[Your task]
Copy out every one of the rows below word for word, leaving out the pictures.

____ Information shown

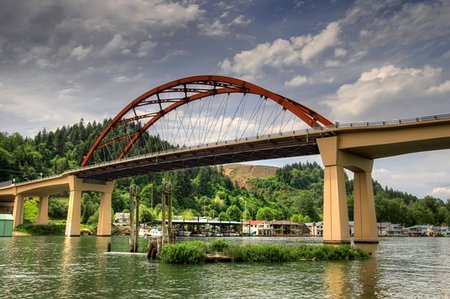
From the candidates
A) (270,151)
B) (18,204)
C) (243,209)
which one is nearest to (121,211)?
(18,204)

________

[The response]
From the candidates
A) (270,151)
B) (18,204)
C) (243,209)
which one is nearest to (121,211)?
(18,204)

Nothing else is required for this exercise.